EXERCISE INSTRUCTIONS:
Find each line of the data below that contains the string "bbox", and copy every such line in full.

GIVEN INFORMATION:
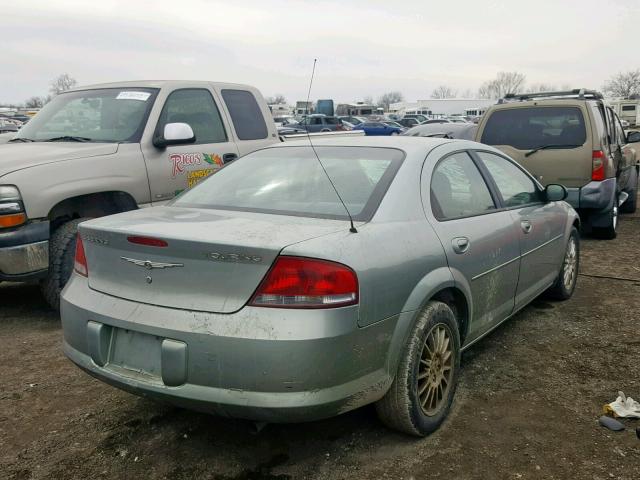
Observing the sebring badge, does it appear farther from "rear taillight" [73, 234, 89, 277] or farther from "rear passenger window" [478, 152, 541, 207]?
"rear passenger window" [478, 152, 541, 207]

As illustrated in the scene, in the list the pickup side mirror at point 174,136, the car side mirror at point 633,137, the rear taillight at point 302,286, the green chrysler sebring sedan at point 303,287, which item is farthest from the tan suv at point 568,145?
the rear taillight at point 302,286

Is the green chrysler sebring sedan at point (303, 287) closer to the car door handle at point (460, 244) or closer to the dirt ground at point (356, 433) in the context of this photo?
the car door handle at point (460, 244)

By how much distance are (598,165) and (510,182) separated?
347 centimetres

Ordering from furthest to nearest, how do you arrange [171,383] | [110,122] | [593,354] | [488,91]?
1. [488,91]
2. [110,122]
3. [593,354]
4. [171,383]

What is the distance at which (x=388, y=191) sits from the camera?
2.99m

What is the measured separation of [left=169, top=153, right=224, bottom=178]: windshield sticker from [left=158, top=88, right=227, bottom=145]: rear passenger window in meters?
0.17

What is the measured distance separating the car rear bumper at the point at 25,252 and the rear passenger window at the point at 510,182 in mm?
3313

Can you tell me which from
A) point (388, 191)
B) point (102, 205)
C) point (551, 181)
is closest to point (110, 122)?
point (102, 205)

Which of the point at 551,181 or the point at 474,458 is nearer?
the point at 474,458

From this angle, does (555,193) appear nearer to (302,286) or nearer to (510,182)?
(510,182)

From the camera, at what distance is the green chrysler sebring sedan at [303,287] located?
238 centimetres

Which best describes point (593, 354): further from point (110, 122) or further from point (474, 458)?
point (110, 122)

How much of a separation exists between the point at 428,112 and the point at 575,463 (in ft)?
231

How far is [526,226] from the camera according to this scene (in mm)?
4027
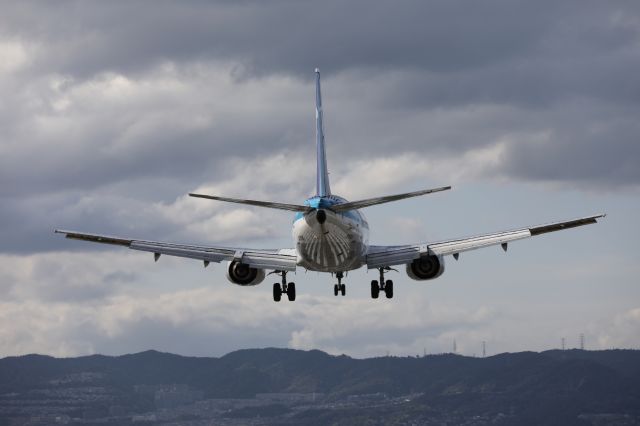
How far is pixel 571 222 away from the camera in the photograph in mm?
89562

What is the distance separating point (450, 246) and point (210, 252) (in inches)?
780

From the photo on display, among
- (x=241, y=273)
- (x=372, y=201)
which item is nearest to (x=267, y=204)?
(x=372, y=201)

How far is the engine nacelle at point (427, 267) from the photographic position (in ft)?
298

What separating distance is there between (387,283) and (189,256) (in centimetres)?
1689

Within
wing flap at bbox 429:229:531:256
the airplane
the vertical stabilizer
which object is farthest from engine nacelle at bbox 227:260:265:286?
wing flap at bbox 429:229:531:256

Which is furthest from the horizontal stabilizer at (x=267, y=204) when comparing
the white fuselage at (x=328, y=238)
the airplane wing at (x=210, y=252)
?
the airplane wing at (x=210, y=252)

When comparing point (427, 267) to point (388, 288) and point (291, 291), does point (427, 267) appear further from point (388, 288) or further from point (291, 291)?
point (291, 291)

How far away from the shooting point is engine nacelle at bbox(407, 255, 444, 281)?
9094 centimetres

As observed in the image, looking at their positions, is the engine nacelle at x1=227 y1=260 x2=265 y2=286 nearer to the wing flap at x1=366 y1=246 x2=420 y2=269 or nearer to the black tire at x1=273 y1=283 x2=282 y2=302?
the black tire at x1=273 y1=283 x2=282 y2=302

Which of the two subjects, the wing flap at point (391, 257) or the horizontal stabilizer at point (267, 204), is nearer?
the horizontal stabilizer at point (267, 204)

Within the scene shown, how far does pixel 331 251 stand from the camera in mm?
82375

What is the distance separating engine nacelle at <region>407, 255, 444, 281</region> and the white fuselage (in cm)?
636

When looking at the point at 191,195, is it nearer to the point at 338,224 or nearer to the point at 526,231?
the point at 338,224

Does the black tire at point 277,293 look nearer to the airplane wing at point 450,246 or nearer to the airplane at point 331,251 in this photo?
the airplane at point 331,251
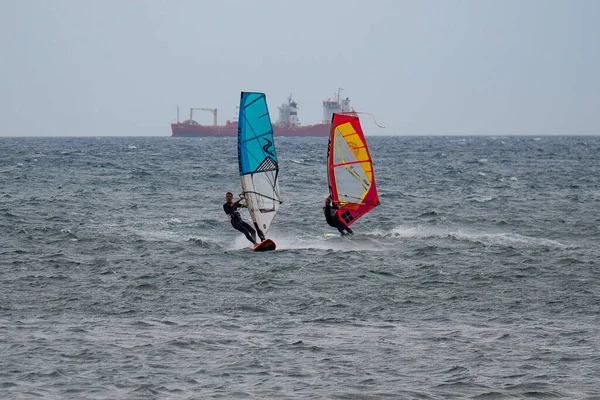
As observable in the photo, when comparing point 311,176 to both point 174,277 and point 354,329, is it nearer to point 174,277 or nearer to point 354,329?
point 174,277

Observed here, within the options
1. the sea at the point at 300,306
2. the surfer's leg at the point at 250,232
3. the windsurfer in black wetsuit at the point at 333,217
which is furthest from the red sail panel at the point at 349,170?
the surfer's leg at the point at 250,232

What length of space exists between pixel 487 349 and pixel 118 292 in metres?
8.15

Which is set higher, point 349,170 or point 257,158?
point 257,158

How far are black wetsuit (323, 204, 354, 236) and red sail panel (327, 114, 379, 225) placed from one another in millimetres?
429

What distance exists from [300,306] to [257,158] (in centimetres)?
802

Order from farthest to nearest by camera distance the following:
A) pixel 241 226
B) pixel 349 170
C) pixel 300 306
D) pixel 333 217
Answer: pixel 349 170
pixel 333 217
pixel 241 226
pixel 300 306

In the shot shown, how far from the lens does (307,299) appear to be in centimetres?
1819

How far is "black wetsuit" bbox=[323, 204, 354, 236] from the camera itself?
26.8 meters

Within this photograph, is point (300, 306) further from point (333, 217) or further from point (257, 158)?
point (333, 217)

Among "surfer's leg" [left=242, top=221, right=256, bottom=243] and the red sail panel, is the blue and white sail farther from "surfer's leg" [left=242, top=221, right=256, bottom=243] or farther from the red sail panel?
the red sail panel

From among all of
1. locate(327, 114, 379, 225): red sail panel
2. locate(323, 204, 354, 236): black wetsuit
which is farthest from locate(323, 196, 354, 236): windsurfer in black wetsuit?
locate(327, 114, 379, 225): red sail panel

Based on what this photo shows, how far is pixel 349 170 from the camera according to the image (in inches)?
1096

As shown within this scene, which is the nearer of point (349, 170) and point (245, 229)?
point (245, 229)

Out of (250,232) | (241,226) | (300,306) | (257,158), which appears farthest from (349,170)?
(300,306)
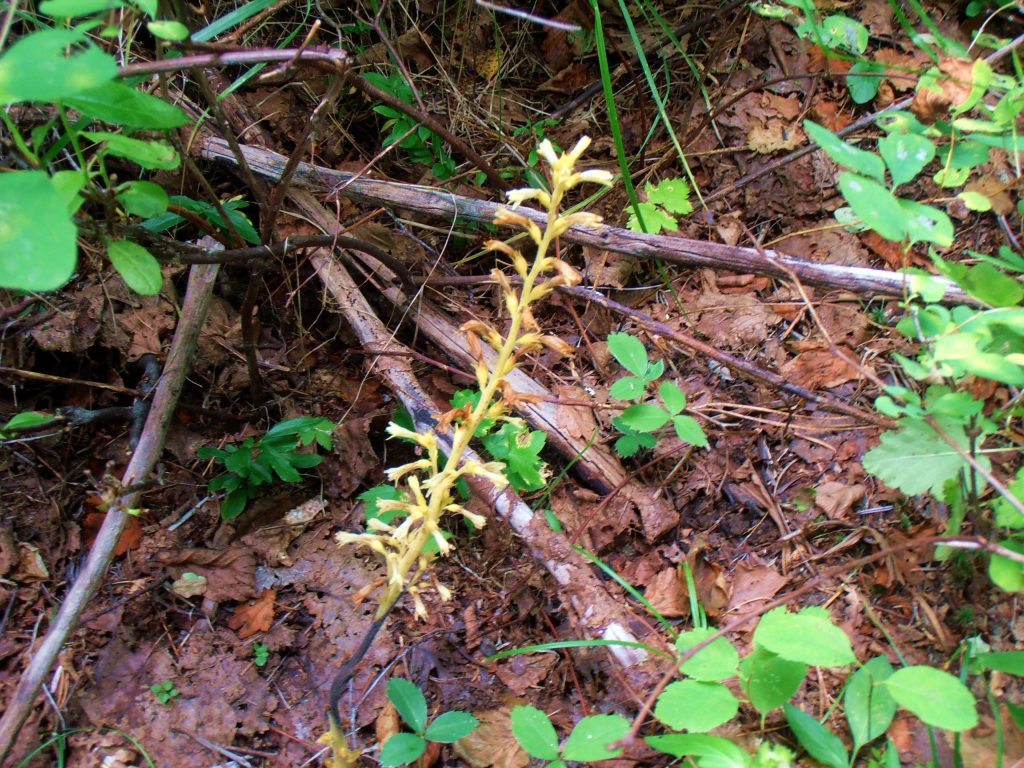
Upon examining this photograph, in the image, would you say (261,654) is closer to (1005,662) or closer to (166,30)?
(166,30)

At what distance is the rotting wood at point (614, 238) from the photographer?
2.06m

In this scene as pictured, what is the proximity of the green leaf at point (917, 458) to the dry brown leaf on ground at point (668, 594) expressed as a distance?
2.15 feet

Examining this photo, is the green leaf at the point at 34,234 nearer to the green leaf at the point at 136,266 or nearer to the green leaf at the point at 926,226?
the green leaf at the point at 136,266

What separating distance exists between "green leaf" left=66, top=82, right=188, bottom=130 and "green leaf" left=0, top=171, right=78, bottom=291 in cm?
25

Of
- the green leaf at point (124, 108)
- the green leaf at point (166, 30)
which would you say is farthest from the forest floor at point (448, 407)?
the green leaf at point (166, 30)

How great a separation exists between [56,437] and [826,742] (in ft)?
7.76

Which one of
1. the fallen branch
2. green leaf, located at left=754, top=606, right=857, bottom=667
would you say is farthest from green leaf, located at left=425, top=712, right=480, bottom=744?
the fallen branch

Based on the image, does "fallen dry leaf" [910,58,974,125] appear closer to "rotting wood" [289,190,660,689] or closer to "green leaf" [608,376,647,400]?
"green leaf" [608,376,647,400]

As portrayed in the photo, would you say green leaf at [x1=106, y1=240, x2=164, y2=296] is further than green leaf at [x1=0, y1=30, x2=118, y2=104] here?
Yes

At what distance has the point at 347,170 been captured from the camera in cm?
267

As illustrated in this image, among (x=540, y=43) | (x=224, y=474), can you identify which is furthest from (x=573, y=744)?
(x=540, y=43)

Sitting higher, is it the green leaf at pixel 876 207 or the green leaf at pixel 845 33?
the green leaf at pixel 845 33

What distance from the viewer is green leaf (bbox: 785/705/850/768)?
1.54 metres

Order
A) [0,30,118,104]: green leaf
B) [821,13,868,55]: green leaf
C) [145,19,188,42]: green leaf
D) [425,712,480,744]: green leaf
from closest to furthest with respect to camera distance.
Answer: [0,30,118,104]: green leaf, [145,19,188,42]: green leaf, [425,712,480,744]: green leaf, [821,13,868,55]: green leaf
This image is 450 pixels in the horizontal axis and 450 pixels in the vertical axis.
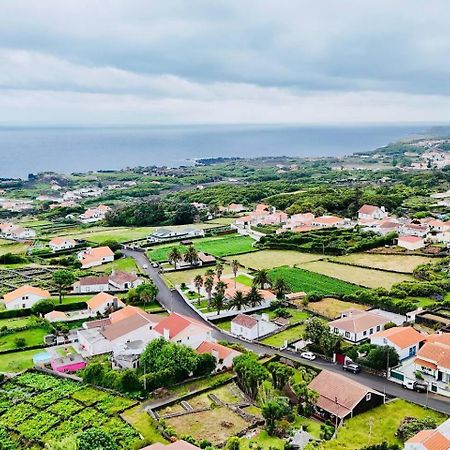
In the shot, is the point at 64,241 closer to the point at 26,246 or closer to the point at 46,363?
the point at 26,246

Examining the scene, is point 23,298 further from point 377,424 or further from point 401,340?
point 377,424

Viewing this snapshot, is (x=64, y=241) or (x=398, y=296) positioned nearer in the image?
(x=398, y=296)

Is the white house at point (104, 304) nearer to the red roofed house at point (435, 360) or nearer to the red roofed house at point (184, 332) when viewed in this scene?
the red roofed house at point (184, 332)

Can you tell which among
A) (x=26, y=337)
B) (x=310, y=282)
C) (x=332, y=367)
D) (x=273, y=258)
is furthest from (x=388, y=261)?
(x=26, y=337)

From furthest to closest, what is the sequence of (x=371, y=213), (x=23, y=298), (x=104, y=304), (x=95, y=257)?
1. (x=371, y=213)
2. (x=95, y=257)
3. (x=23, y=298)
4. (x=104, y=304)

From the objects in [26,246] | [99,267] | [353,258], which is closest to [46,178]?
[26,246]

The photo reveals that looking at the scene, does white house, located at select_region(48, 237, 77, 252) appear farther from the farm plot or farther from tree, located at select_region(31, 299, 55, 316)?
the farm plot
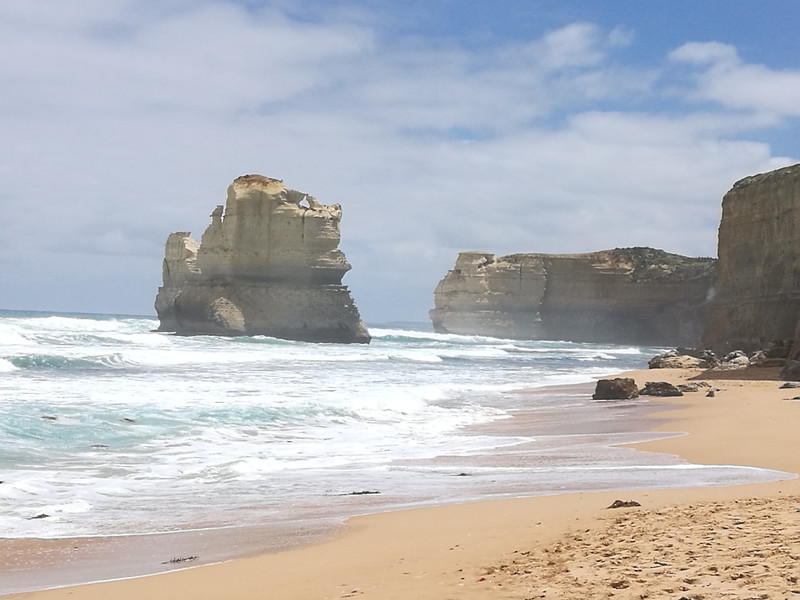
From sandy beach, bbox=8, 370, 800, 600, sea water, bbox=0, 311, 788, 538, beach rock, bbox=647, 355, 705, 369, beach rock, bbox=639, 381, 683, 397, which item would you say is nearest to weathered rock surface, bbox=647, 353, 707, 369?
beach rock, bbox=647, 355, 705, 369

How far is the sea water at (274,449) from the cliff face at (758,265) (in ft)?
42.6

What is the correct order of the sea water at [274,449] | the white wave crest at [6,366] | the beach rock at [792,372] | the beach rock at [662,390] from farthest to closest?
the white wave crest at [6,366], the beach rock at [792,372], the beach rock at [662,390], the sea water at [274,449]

SOLUTION TO THIS TASK:
wing flap at bbox 429:229:531:256
which object is farthest from engine nacelle at bbox 227:260:265:286?
wing flap at bbox 429:229:531:256
How far away from the shooting point is engine nacelle at bbox(407, 255, 444, 281)?
How far is "black wetsuit" bbox=[323, 204, 354, 236] from the camera itself?
What distance from the viewer is green leaf (bbox: 785/705/850/768)?
From sandy beach, bbox=8, 370, 800, 600, sea water, bbox=0, 311, 788, 538, beach rock, bbox=647, 355, 705, 369, beach rock, bbox=639, 381, 683, 397, which item would you say is nearest to weathered rock surface, bbox=647, 353, 707, 369?
beach rock, bbox=647, 355, 705, 369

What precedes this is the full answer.